31Il faut souligner que l’autonomie n’est pas une fin en soi. Elle n’est dotée d’une véritable valeur que si elle contient la joie du « je le fais moi-même », si cette indépendance constitue un privilège auquel l’enfant attache une grande importance. Je le souligne parce que, dans de nombreuses collectivités, l’objectif est souvent que l’enfant puisse prendre son repas seul ou se laver seul le plus tôt possible, souvent beaucoup plus tôt qu’il n’en acquiert la véritable maturité. Cette maturité n’est pas seulement fonction de l’âge de l’enfant, elle ne dépend pas seulement du développement moteur et intellectuel ou de la maîtrise des gestes manuels. L’enfant dont on exige une autonomie dépassant sa maturité affective et sociale ressent cette exigence comme un refus d’aide de la part de l’adulte, donc comme un refus de toute sa personne. Cette conception de l’autonomie, qu’il s’agisse de manger tout seul, de se laver les mains tout seul ou de n’importe quelle autre activité, n’aboutit qu’à une pseudo-autonomie fondée sur l’incertitude, l’angoisse et l’abandon.

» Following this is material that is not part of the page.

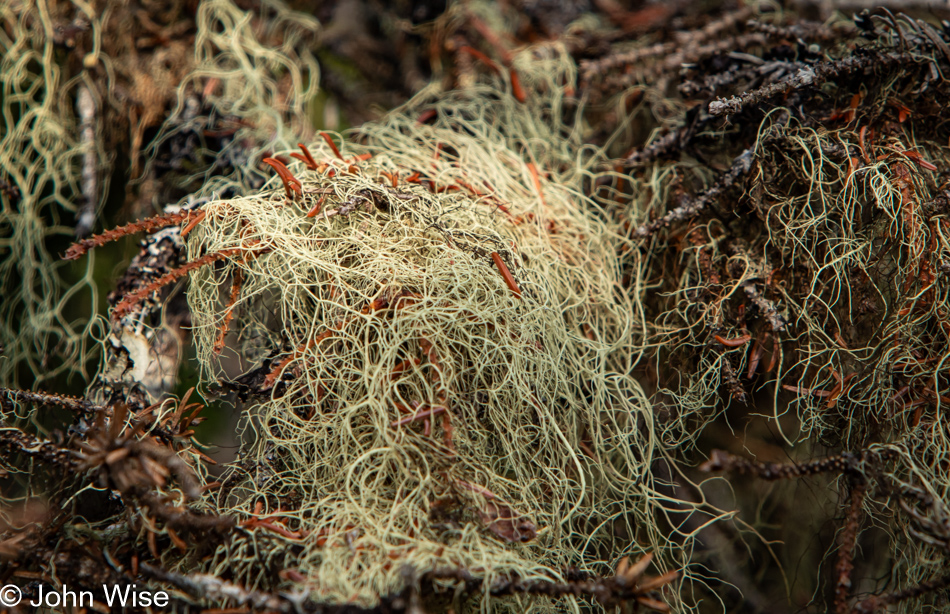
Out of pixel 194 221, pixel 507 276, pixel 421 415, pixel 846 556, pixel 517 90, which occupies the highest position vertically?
pixel 517 90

32Il faut évoquer un autre aspect des soins corporels, celui des stimuli tactiles et des contacts corporels entre enfant et adulte, car leur importance est indiscutable. On croit souvent que les contacts corporels se limitent à prendre l’enfant dans les bras, sur les genoux, à le caresser, à le cajoler. On pense moins aux autres contacts corporels, tout aussi importants si ce n’est davantage, que sont les soins, lorsque l’adulte ne se contente pas de toucher et de caresser le bébé, mais satisfait par les contacts ses besoins.
33Le livre de Leboyer a suscité, dans le monde entier, un grand enthousiasme en faveur de méthodes plus délicates pour la conduite de l’accouchement et du souci de la communication initiale entre la mère et son nouveau-né. Si ce qui arrive à l’enfant pendant et immédiatement après la naissance est important, ce qu’il vit par la suite ne l’est pas moins…
Si, pendant les soins, les gestes de l’adulte ne sont pas délicats, pleins de tendresse, mais indifférents, rapides et fonctionnels, s’ils n’assurent pas à l’enfant un sentiment de sécurité, toutes les connaissances et toute la dextérité professionnelles n’empêcheront pas l’enfant de vivre ce contact avec déplaisir, les soins ne seront pas pour lui une source de joie, mais d’angoisse et d’insécurité. Tout cela n’est pas sans portée dans la famille, mais prend une importance particulière dans les collectivités, car les possibilités de « compensation » à d’autres moments y sont plus réduites.
La santé mentale de l’individu s’édifie grâce à des soins que l’on remarque à peine si tout va bien. Quand les choses ne vont pas bien, l’individu ne se rend pas compte du manque de soins de bonne qualité, mais en constate les conséquences.
Je terminerai par une référence à Winnicott. Il dit que « les soins (je dirais plutôt les soins de bonne qualité) favorisent la tendance innée de l’enfant à “habiter” son corps et à prendre plaisir aux fonctions corporelles, à accepter les limites imposées par sa peau, par cette membrane frontière qui sépare le moi du non-moi. De soins infantiles satisfaisants, découle l’édification d’un sentiment de continuité d’être, base de la force du moi. Chaque carence de soins aboutit à une interruption de ce sentiment de continuité d’être, et un affaiblissement du moi en résulte ».